■ Apply what you read ■
1. According to the armored vehicle article, how many attacks against its armored units has IAC recorded?
2. Update the stretch of the armored vehicle article from "Lightweight Armoured Vehicle" through "shaken – but unharmed.", changing "Afghanistan" to "Iraq".
3. Go on with the armored vehicle article from where it stops.
──────── Provided passage ────────
Lightweight Armoured Vehicle in High Demand Worldwide
The US-based company deploys high-tech fibre material, or Armormax, to protect vehicles from IEDs (improvised explosive devices) and high-power rifle fire. IAC has recorded over 250 attacks against its armoured units, with a large percentage of those occurring the Middle East region. Indeed, a recent ambush in Afghanistan involving small arms fired and the detonation of an IED caused excessive damage (see picture) to an IAC vehicle. However, its four occupants managed to escape the incident shaken – but unharmed.
“With the continued daily occurrence of violence in the Afghan region IAC prides itself in the relationships established with our clients and the ability to provide personal protection for themselves their colleagues and other contractors alike,” IAC spokesperson Tom Fleenor told The News. “With the increase in the violence and attacks, IAC finds itself in a unique position to continually support their efforts in a safe manner.”
IAC CEO Mark Burton concurred. “Many lives have been saved from injury and even death as a result of these armoured vehicles. Operating in a war zone increases the risk of our vehicles being tested. We are pleased with how our armoured vehicles have not only performed under harsh environmental conditions (heat, road conditions, etc.) but during the ultimate test, an attack. I do not see any decrease in demand for these types of vehicles in this region of the world.”
──────── Recorded information ────────
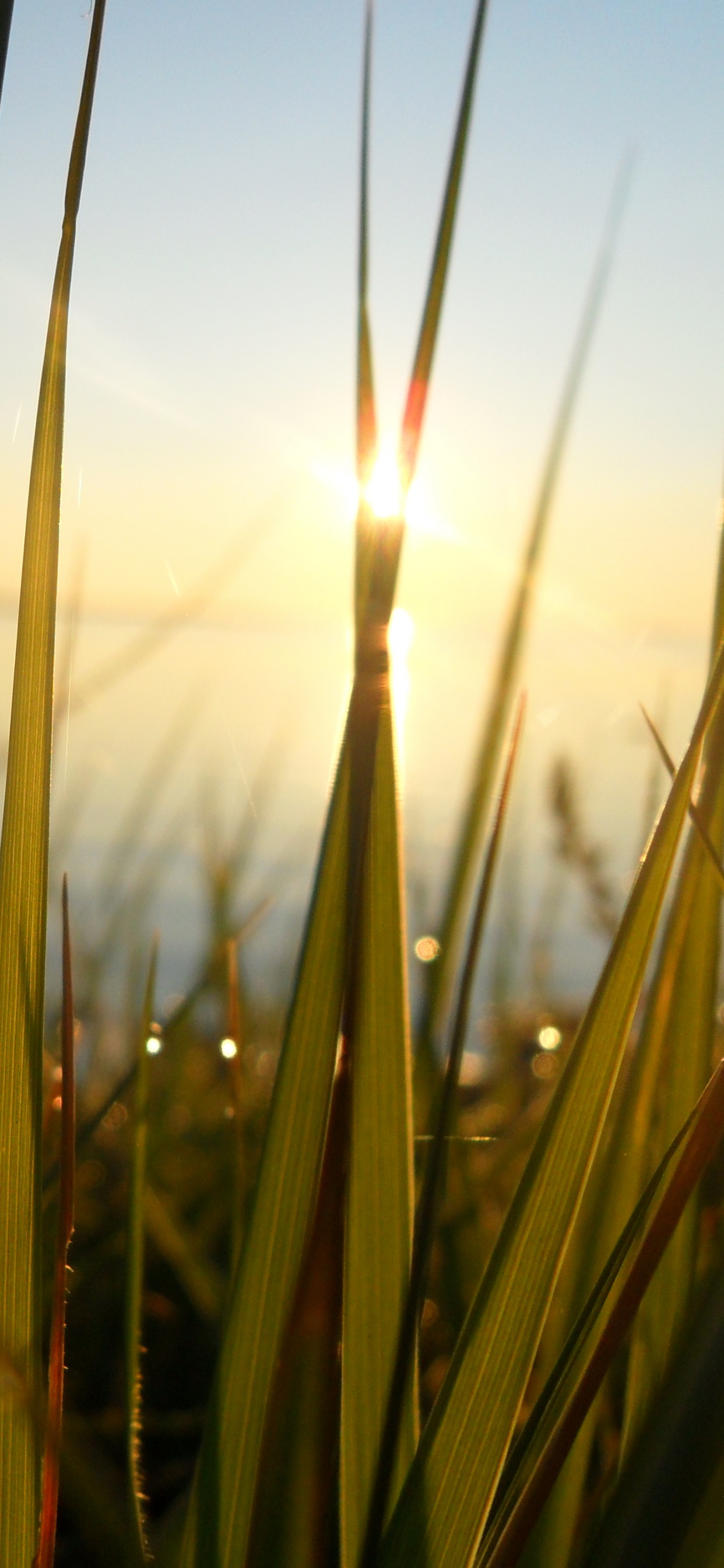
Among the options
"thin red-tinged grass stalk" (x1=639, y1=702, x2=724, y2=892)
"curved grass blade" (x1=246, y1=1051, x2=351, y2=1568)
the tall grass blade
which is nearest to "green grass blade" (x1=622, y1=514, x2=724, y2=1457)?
"thin red-tinged grass stalk" (x1=639, y1=702, x2=724, y2=892)

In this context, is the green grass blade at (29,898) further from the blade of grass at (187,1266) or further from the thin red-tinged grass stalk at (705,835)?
the blade of grass at (187,1266)

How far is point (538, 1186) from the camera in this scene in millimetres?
325

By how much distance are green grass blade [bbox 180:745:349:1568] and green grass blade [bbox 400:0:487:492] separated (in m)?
Answer: 0.09

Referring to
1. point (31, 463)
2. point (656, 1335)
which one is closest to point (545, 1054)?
point (656, 1335)

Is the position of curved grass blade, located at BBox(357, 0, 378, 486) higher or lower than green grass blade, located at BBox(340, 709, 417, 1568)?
higher

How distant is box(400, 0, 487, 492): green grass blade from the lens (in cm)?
31

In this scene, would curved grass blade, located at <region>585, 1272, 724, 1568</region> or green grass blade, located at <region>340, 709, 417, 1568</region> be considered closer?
curved grass blade, located at <region>585, 1272, 724, 1568</region>

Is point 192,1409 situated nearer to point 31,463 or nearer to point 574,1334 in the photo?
point 574,1334

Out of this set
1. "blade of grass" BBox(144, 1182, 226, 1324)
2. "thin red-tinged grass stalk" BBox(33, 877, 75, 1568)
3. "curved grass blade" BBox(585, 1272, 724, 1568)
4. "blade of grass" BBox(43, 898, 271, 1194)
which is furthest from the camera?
"blade of grass" BBox(144, 1182, 226, 1324)

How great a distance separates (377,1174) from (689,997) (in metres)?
0.12

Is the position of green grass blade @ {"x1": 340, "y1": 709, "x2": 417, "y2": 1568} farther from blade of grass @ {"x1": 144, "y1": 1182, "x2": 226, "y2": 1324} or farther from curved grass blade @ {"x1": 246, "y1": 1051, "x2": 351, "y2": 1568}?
────────
■ Answers given ■
1. Over 250

2.
Lightweight Armoured Vehicle in High Demand Worldwide
The US-based company deploys high-tech fibre material, or Armormax, to protect vehicles from IEDs (improvised explosive devices) and high-power rifle fire. IAC has recorded over 250 attacks against its armoured units, with a large percentage of those occurring the Middle East region. Indeed, a recent ambush in Iraq involving small arms fired and the detonation of an IED caused excessive damage (see picture) to an IAC vehicle. However, its four occupants managed to escape the incident shaken – but unharmed.

3.
As The News previously reported, a number of defense corporations have designed armoured vehicles to withstand the harsh terrain and terrorist threats in Afghanistan. For example, BAE Systems delivered two advanced M-ATV (Mine Resistant Ambush Protected All-Terrain Vehicles) prototypes to the US Army for evaluation. The USCS and GTS M-ATVs, geared for US forces in the region, are lighter, more mobile versions of first-generation MRAPs. The upgraded vehicles provide critical protection against IEDs, EFPs (explosively formed projectiles) and RPGs (rocket-propelled grenades).
Similarly, Navistar Defense has confirmed plans to compete for a US military order of next-generation MRAP vehicles. The company has already delivered a number of advanced M-ATV units that will undergo rigorous testing in the Army’s mine-resistant vehicle programme. Navistar’s M-ATV is fully capable of navigating Afghanistan’s rough terrain and performing in dangerous, off-road conditions. The 4×4 vehicle, protected by light-weight armour, weighs significantly less than traditional MRAP’s. Nevertheless, the formidable M-ATV unit features a reliable MXT base and incorporates elements of the battle-proven Maxxpro survivability system.